Conference Report: European Association for Palliative Care Congress (EAPC) 2024

Palliative Care has only formed 2 weeks of our medical curriculum. Of those 2 weeks, most of our time was occupied with assimilating the nuances of prescribing for patients receiving palliative care: from learning about opioid conversion, the mode of action of anti-emetics to how to ensure all the drugs were compatible for syringe drivers. I was glad to spend some time talking to patients and their families which provided a deeper and broader perspective to caring for this population group. However, at the end, I was still eager to know more about the ethical considerations to be acknowledged when dealing with patients whose time remaining was very precious.

This led me to work on various projects, such as writing an award-winning essay on the specific needs of patients from sexual and gender minorities receiving palliative care and the ethical concerns around the concept of ‘chosen’ family over biological family and disclosure of sexual orientation. More recently, I worked on a project regarding use of immersive VR in improving mental wellbeing in patients with chronic illness and the ethical implications around distribution and accessibility. Thanks to the conference grant awarded by the Institute of Medical Ethics, I was supported to present this work at the European Association for Palliative Care Congress (EAPC) 2024.

This 3-day conference was a remarkable experience, where I not only got to present my work to a room of about 100 people but I benefitted from having a discussion with other attendees and other speakers. Topics of interest during the conference were the global disparity in resources allocated to palliative care, the importance of cultural competence when talking about palliative care clinically and when recruiting participants for research as well as the discrepancy in which conditions are considered to merit palliative care measures and care. A particularly underrepresented group in the conference was the paediatric population. I felt that these overall encapsulate the numerous barriers facing patients at the last stages of their life: be it resources, awareness or cultural stigma.

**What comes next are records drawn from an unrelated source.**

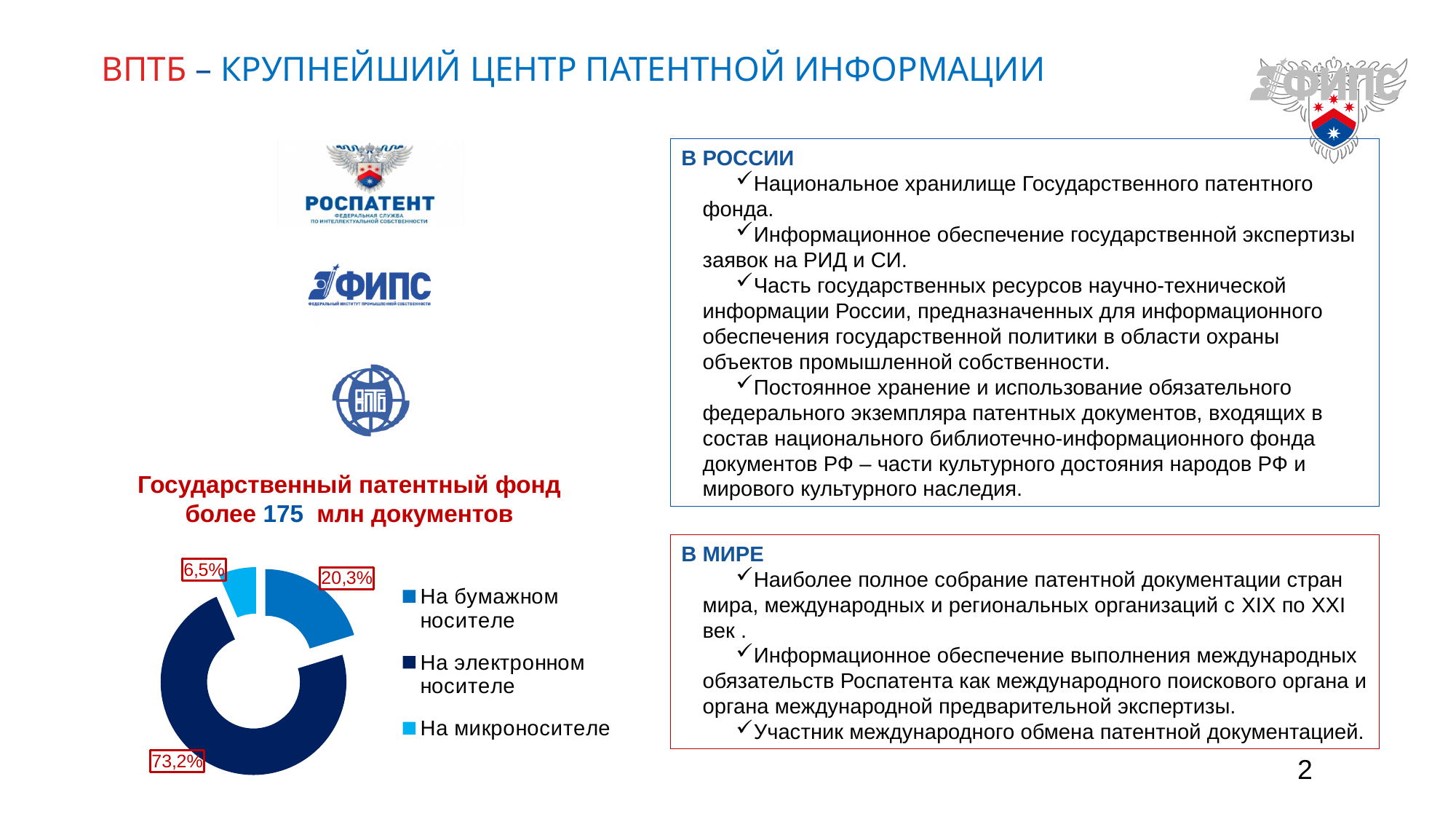
What share of the fund is on paper media (На бумажном носителе)? 20,3% Which is larger: the share on paper media or the share on micro media? На бумажном носителе What share of the fund is on electronic media (На электронном носителе)? 73,2% How many entries does the chart legend list? 3 Which category has the smallest share in the chart? На микроносителе What is the difference in percentage points between the electronic media share and the paper media share? 52,9 How many categories does the chart show? 3 What type of chart is shown on the slide? doughnut chart What is the difference in percentage points between the paper media share and the micro media share? 13,8 Which category has the largest share in the chart? На электронном носителе According to the heading above the chart, how many documents does the State Patent Fund contain? более 175 млн документов What share of the fund is on micro media (На микроносителе)? 6,5%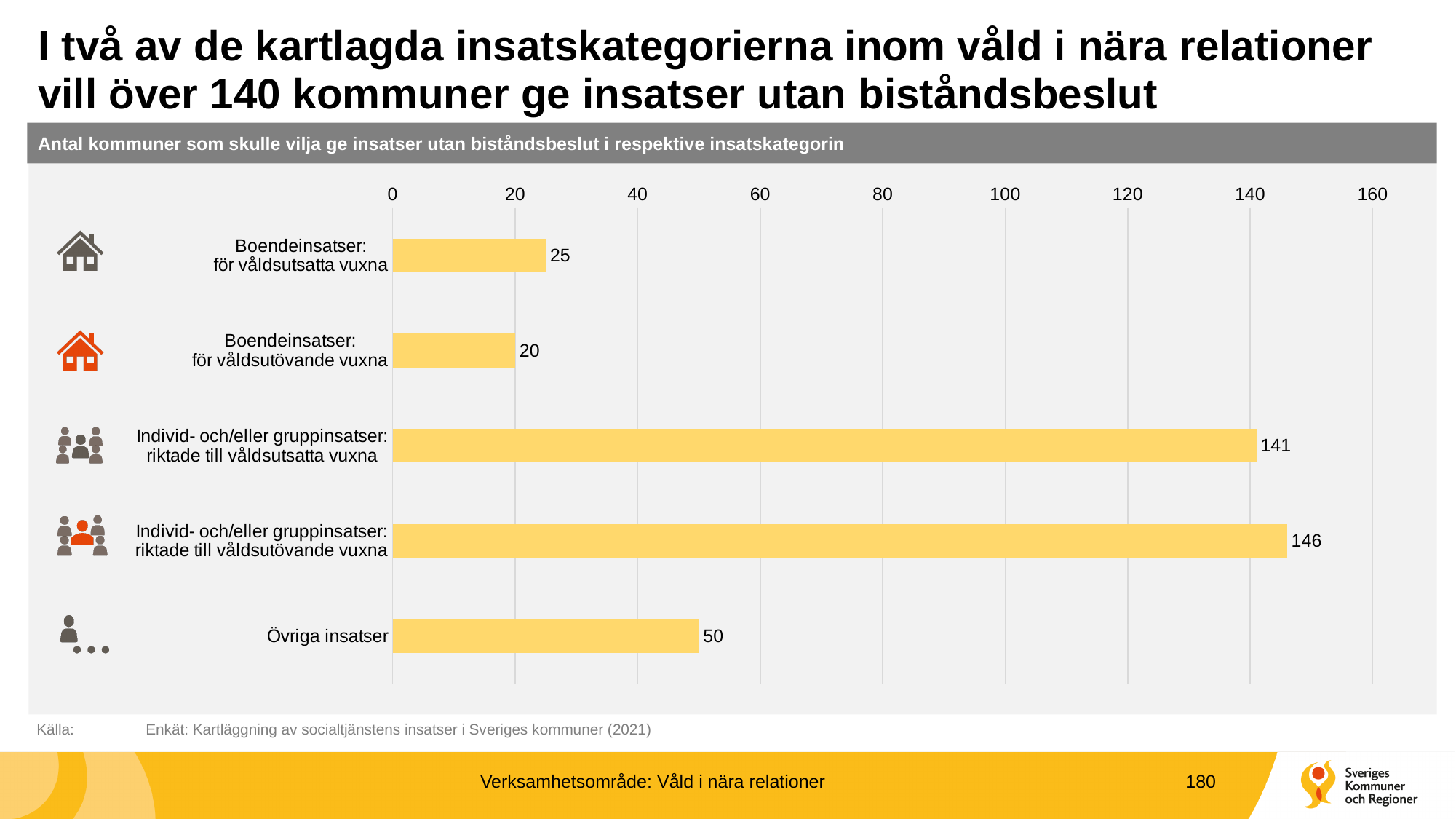
Which category has the highest value? Individ- och/eller gruppinsatser: riktade till våldsutövande vuxna What is the title of the chart? Antal kommuner som skulle vilja ge insatser utan biståndsbeslut i respektive insatskategorin What kind of chart is shown on the slide? bar chart What is the value for Övriga insatser? 50 What is the difference between the values for Övriga insatser and Boendeinsatser: för våldsutsatta vuxna? 25 Which category has the lowest value? Boendeinsatser: för våldsutövande vuxna Is the value for Individ- och/eller gruppinsatser: riktade till våldsutsatta vuxna greater or less than 100? greater How many categories are shown in the chart? 5 What is the value for Individ- och/eller gruppinsatser: riktade till våldsutövande vuxna? 146 Which is larger: the value for Boendeinsatser: för våldsutsatta vuxna or the value for Boendeinsatser: för våldsutövande vuxna? Boendeinsatser: för våldsutsatta vuxna What is the difference between the values for Individ- och/eller gruppinsatser: riktade till våldsutövande vuxna and Individ- och/eller gruppinsatser: riktade till våldsutsatta vuxna? 5 What is the value for Boendeinsatser: för våldsutsatta vuxna? 25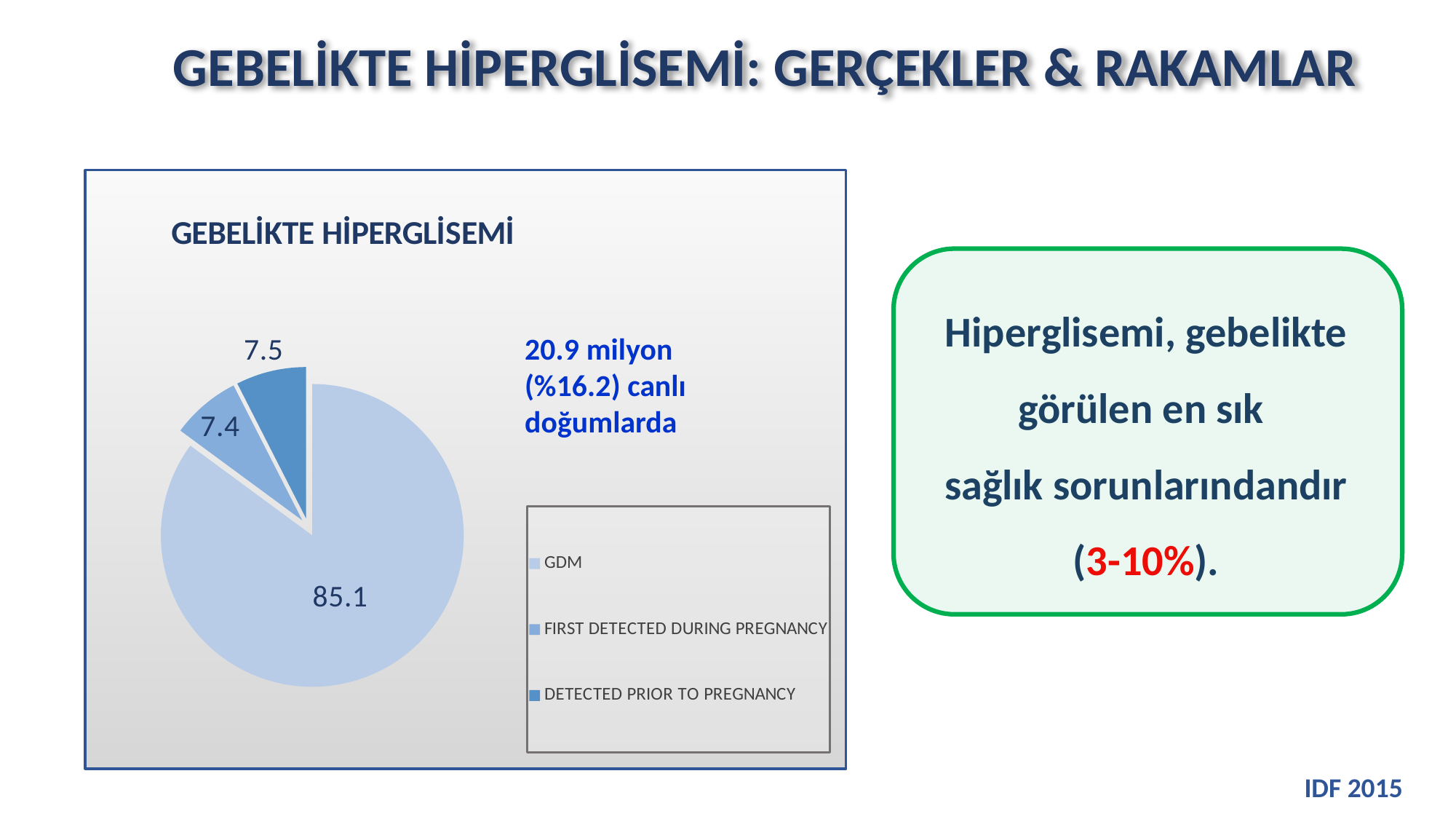
What is the title of the chart on the slide? GEBELİKTE HİPERGLİSEMİ Which category has the largest slice of the pie chart? GDM What is the difference between the GDM value and the DETECTED PRIOR TO PREGNANCY value? 77.6 What kind of chart is shown on the slide? Pie chart What is the value shown for the FIRST DETECTED DURING PREGNANCY slice? 7.4 Which is larger: the GDM slice or the FIRST DETECTED DURING PREGNANCY slice? GDM What is the value shown for the DETECTED PRIOR TO PREGNANCY slice? 7.5 What is the value shown for the GDM slice of the pie chart? 85.1 Which category has the smallest slice of the pie chart? FIRST DETECTED DURING PREGNANCY How many slices does the pie chart have? 3 How many entries does the legend of the pie chart list? 3 What is the difference between the DETECTED PRIOR TO PREGNANCY value and the FIRST DETECTED DURING PREGNANCY value? 0.1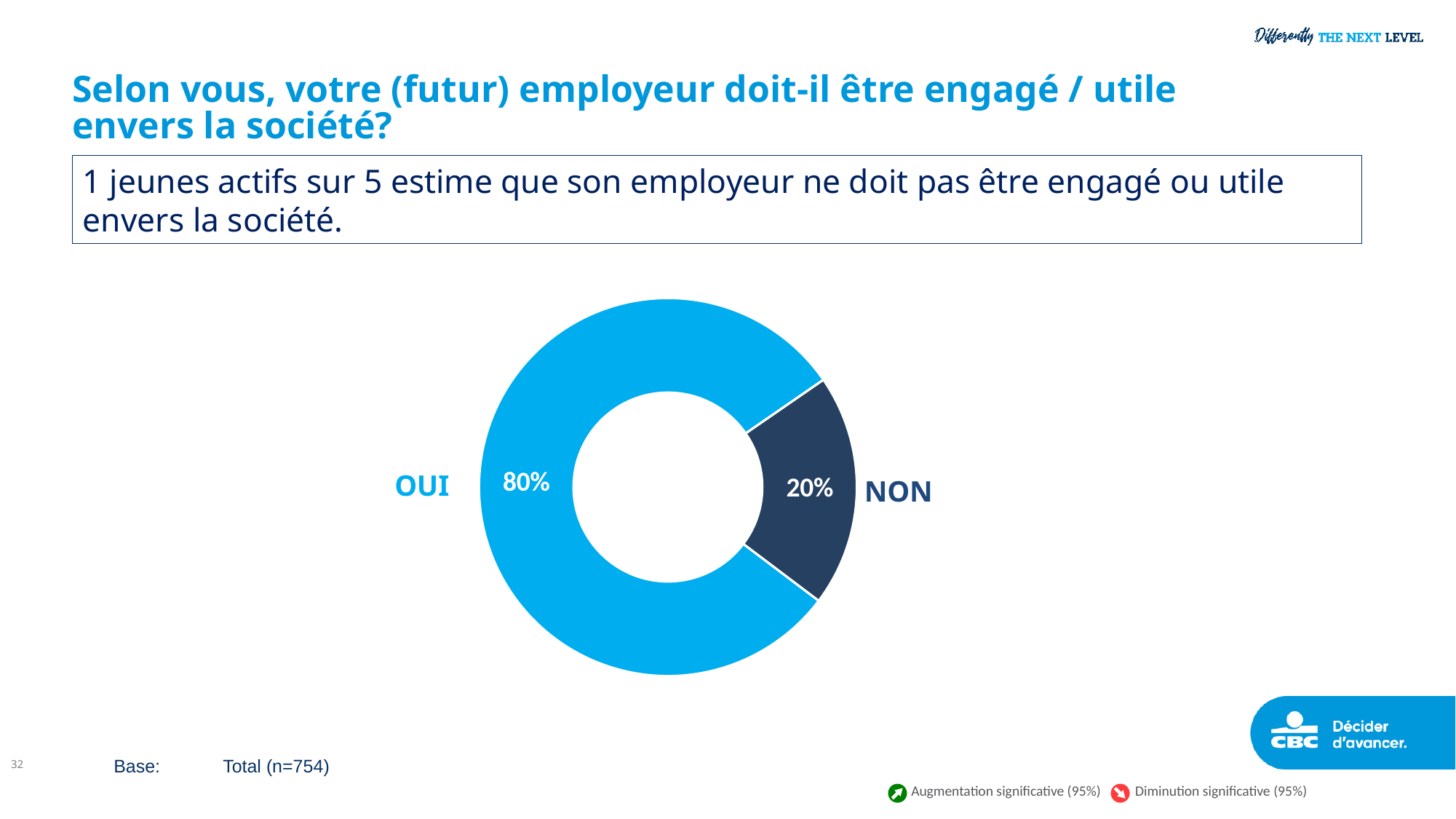
Which category has the largest share of the chart? OUI What is the difference in percentage points between OUI and NON? 60 What percentage of respondents answered OUI? 80% What share of the chart does the NON slice represent? 20% What is the base (sample size) indicated for the chart? Total (n=754) Which colour is used for the OUI slice? Light blue What kind of chart is shown on the slide? Doughnut chart How many categories are shown in the chart? 2 Which is larger, the share for OUI or the share for NON? OUI Which category has the smallest share of the chart? NON What percentage of respondents answered NON? 20%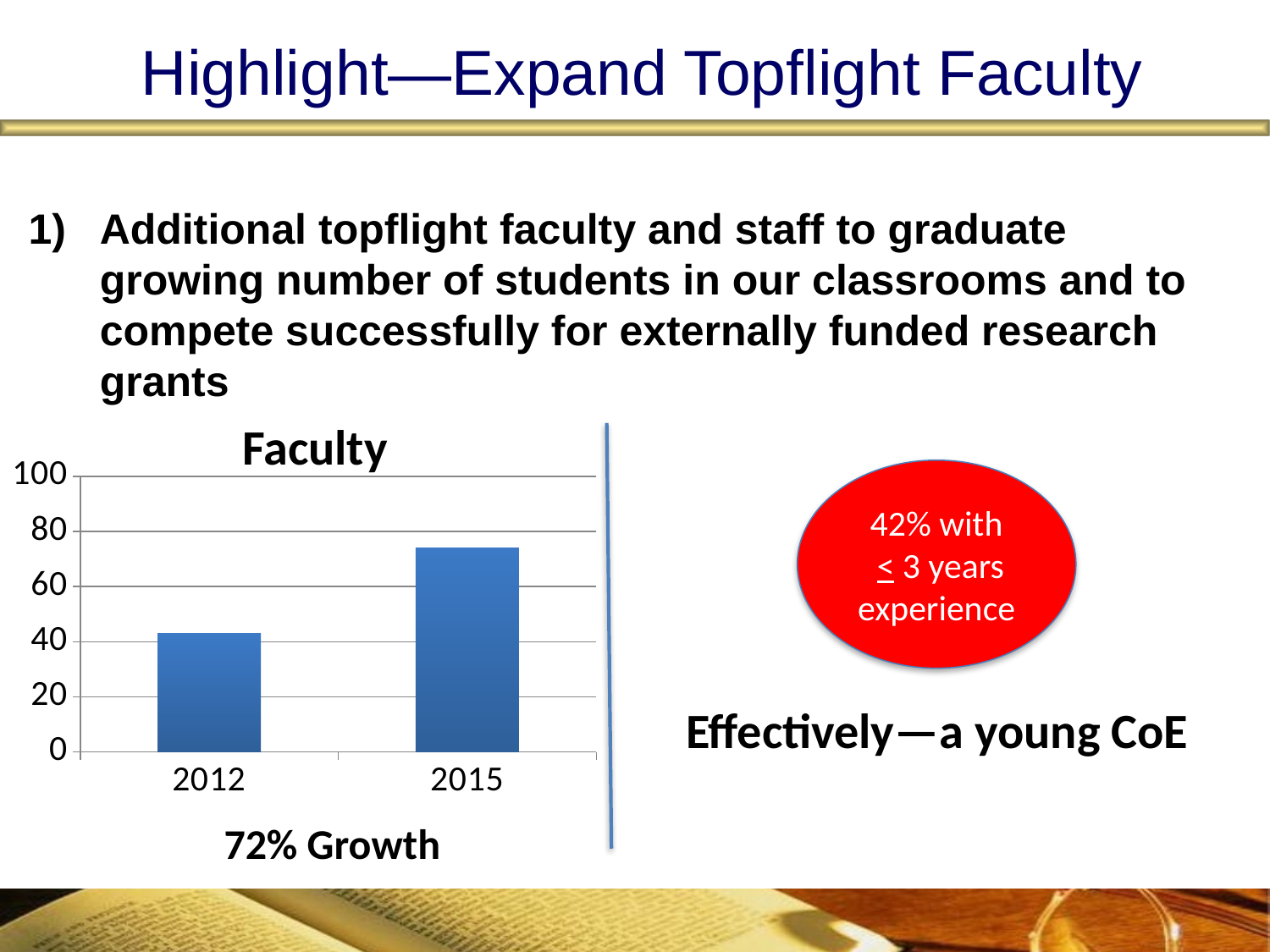
Is the value for 2015 greater or less than 60? greater Which year has the higher faculty value in the chart? 2015 Is the value for 2012 greater or less than 20? greater What growth percentage is printed below the Faculty chart? 72% Growth Do the faculty values rise or fall from 2012 to 2015? rise Is the value for 2012 greater or less than 60? less What type of chart is shown on the slide? bar chart What is the title of the chart? Faculty Is the bar for 2012 larger or smaller than the bar for 2015? smaller How many categories are shown on the x axis of the Faculty chart? 2 Which year has the lower faculty value in the chart? 2012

There were two events however that left a particular impact. One was a discussion that spiralled from questions during panel discussion. While euthanasia is already a controversial topic, in this case the spotlight was on whether supranational organisations such as the EU had the power to oblige doctors to conduct physician-assisted dying, whereby undermining the doctor’s autonomy. Another interesting activity was a talk of the ethical implications of AI in palliative care. This talk opened my eyes to how unprepared doctors are at dealing with the ethical challenges imposed by AI such as patient consent to know prognosis has been generated by AI, the dilemma of offering services such as creation of AI-generated personas after death and use of AI algorithms in allocating care and ceilings of care.

After attending this conference, I felt energised and an urge to continue exploring ethical issues both clinically and through my work as an academic. In particular, I wish to further work on the ethical underpinnings supporting provision of palliative care and euthanasia to incarcerated individuals and people living with chronic mental illnesses such as treatment-resistant schizophrenia.

I would like to thank Lorraine Peers and the rest of the committee from the Institute of Medical Ethics for this opportunity, the EAPC organising committee and my supervisor Professor Martin Dempster and his team at Queen’s University Belfast.